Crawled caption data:
____

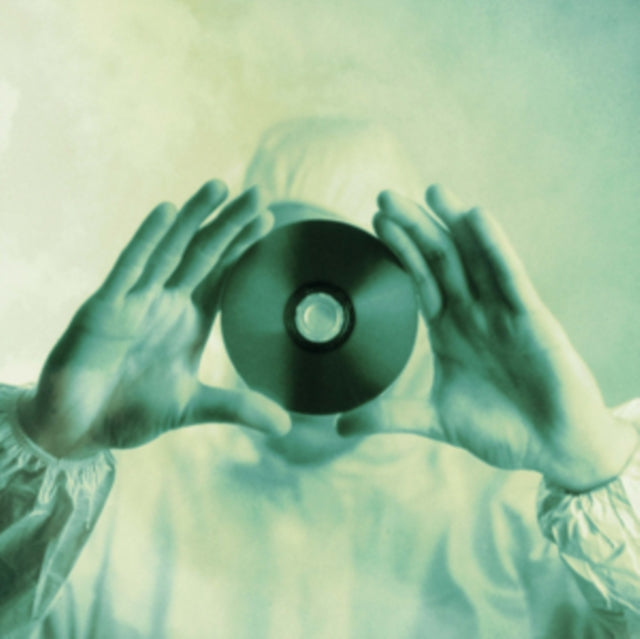 PORCUPINE TREE | STUPID DREAM (2LP/140G/GATEFOLD SLEEVE) | VINYL RECORD (LP)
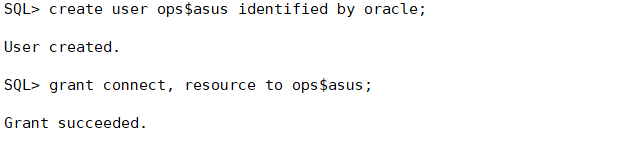 image_1e3lov64q1ivv1db11bec1rfrmgoc5.png-8.6kB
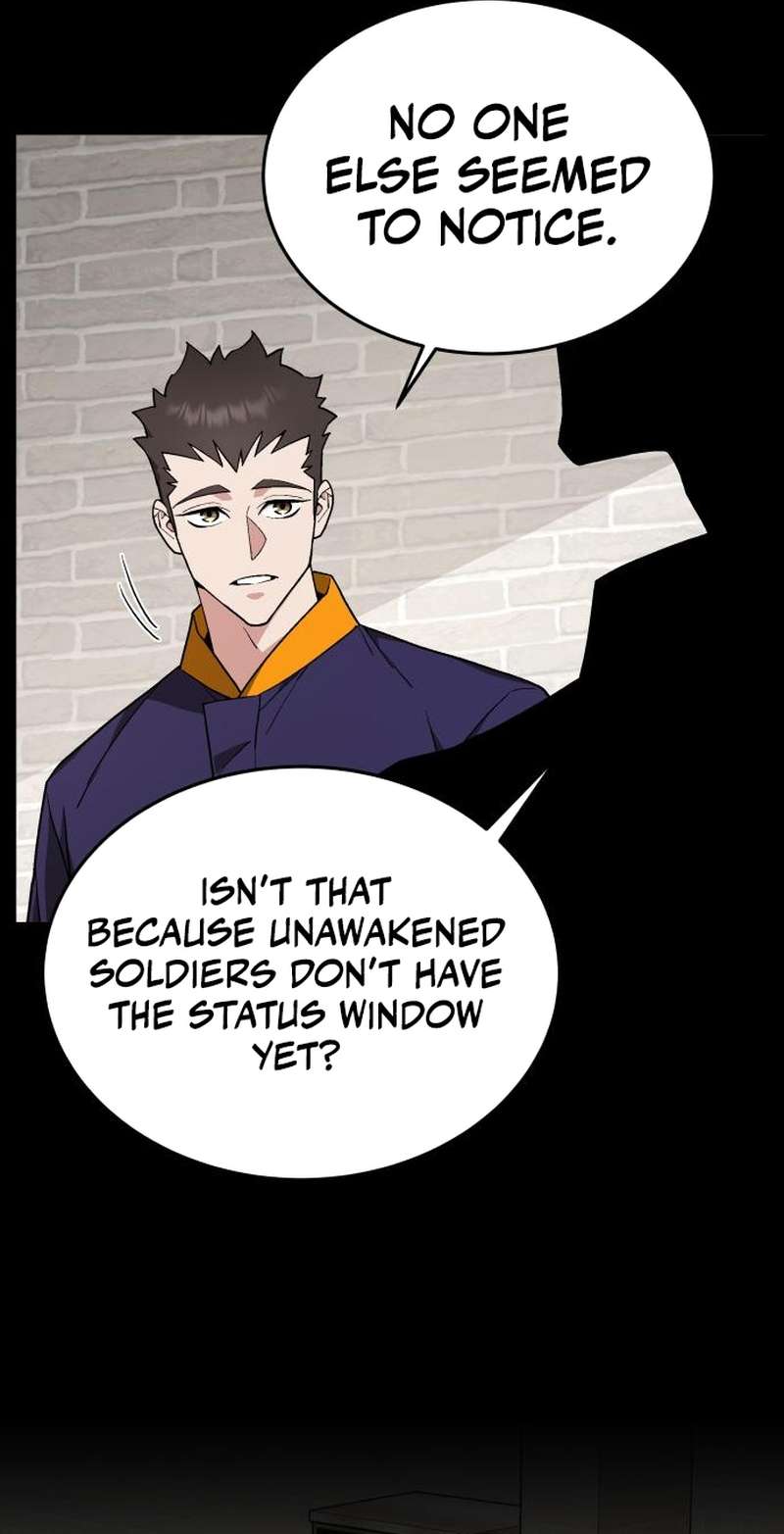 Apocalyptic Chef Awakening Chapter 10 209 43
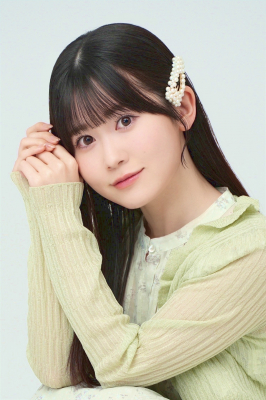 69019f5c48c76 bodyimage2.jpeg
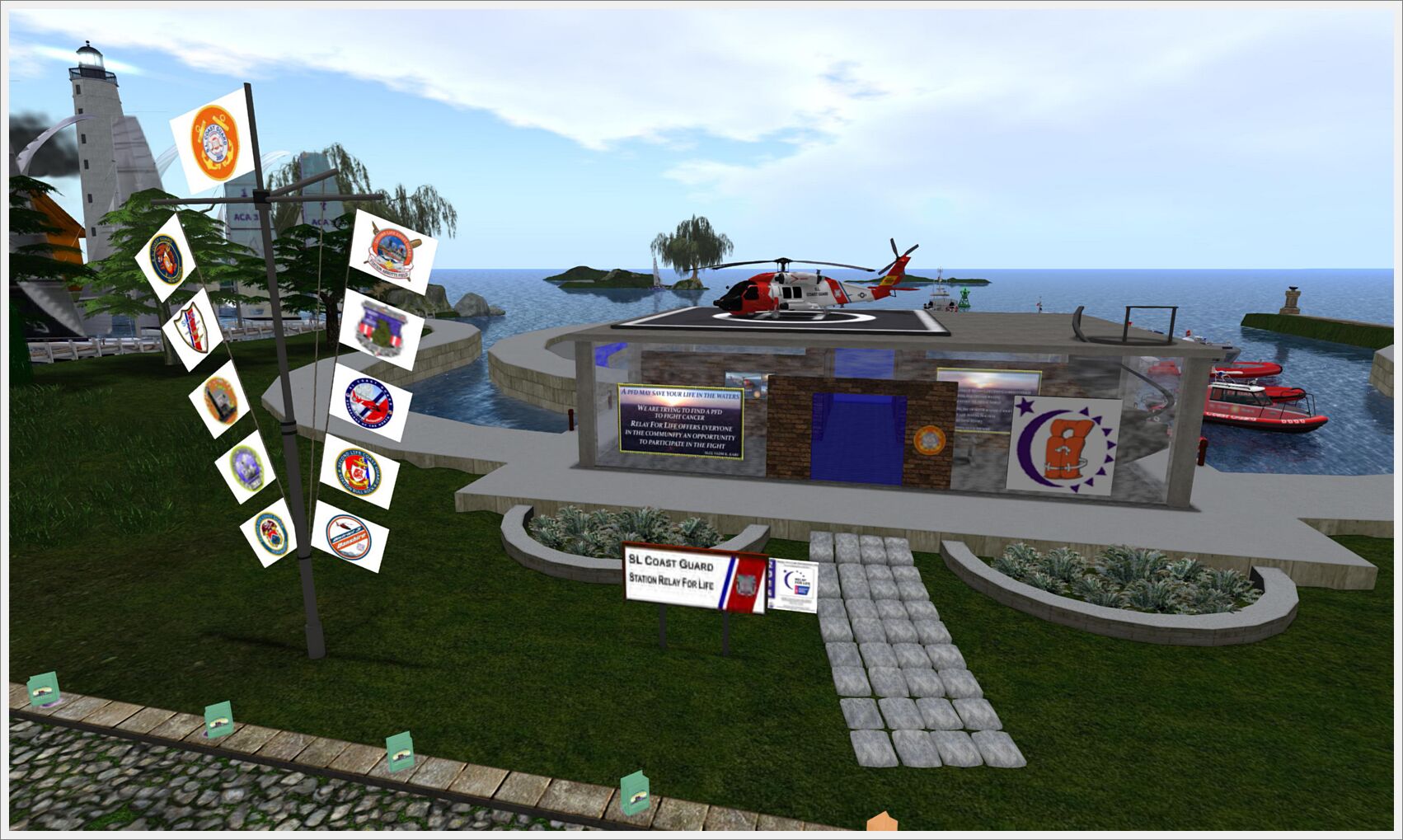 RFL14b-561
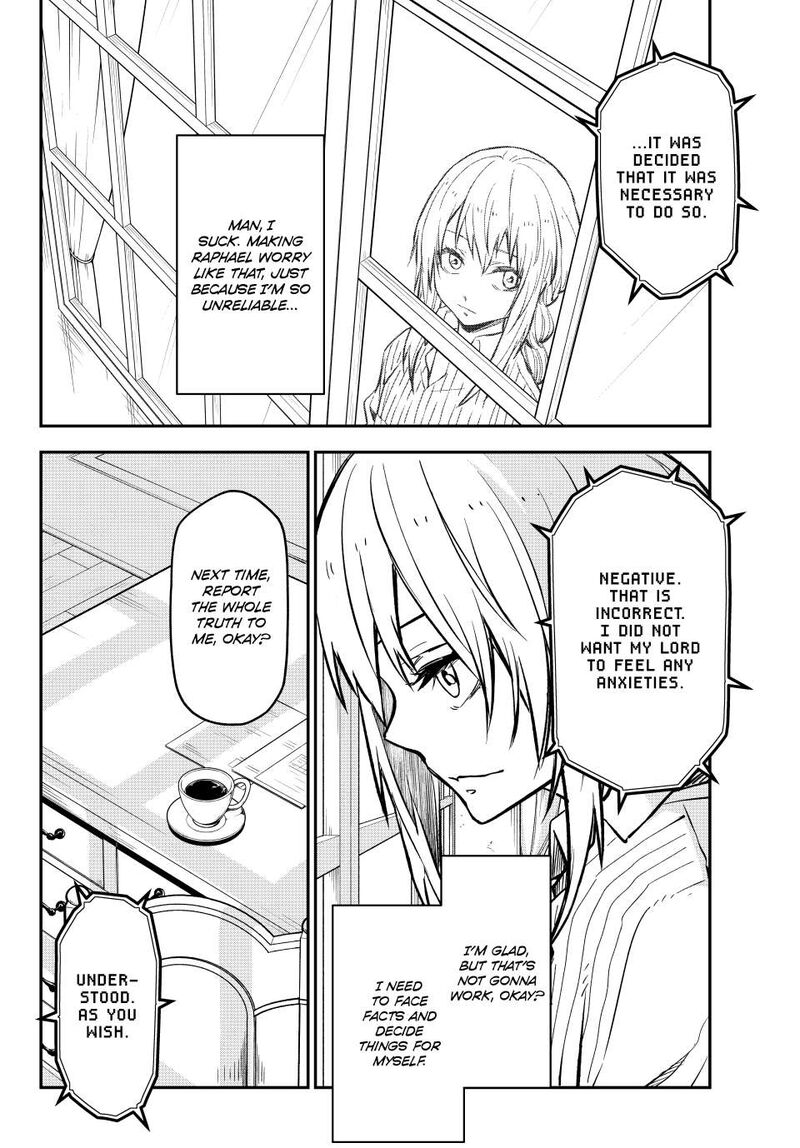 Tensei Shitara Slime Datta Ken 130 41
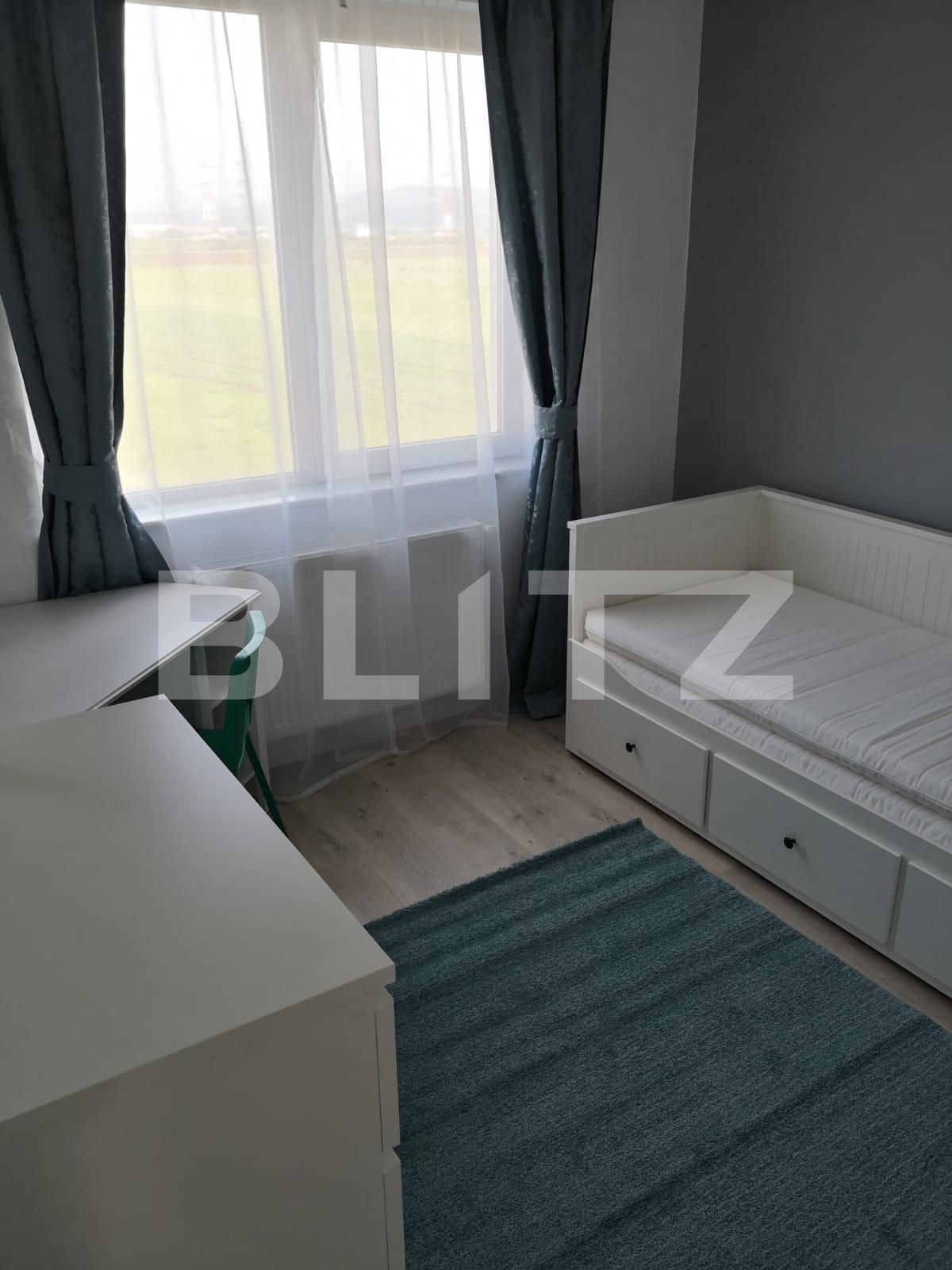 Apartament de vânzare 3 camere Floreşti - 37765AV | BLITZ Cluj-Napoca | Poza2
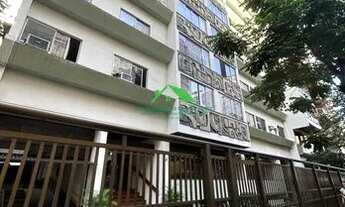 Imagem 4: Apartamento para venda 2 (ao lado da praia de Icaraí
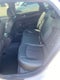 2024 Kia K5 GT-Line NAV / HEATED SEATS / REMOTE START
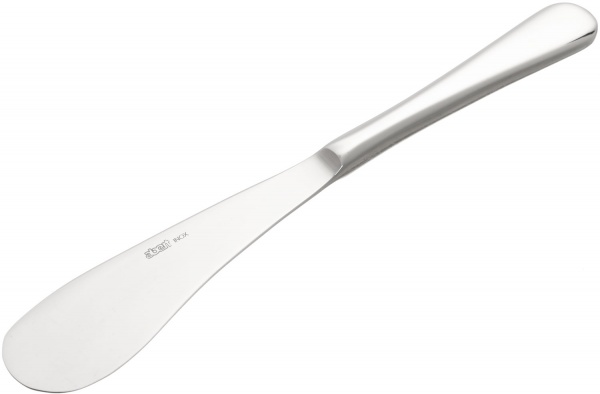 Нож для сливочного сыра Regis 23 см Abert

____

Rewrite each of the records above, replacing "Chapter" with "Episode" and changing nothing else. Omit the pictures.

 PORCUPINE TREE | STUPID DREAM (2LP/140G/GATEFOLD SLEEVE) | VINYL RECORD (LP)
 image_1e3lov64q1ivv1db11bec1rfrmgoc5.png-8.6kB
 Apocalyptic Chef Awakening Episode 10 209 43
 69019f5c48c76 bodyimage2.jpeg
 RFL14b-561
 Tensei Shitara Slime Datta Ken 130 41
 Apartament de vânzare 3 camere Floreşti - 37765AV | BLITZ Cluj-Napoca | Poza2
 Imagem 4: Apartamento para venda 2 (ao lado da praia de Icaraí
 2024 Kia K5 GT-Line NAV / HEATED SEATS / REMOTE START
 Нож для сливочного сыра Regis 23 см Abert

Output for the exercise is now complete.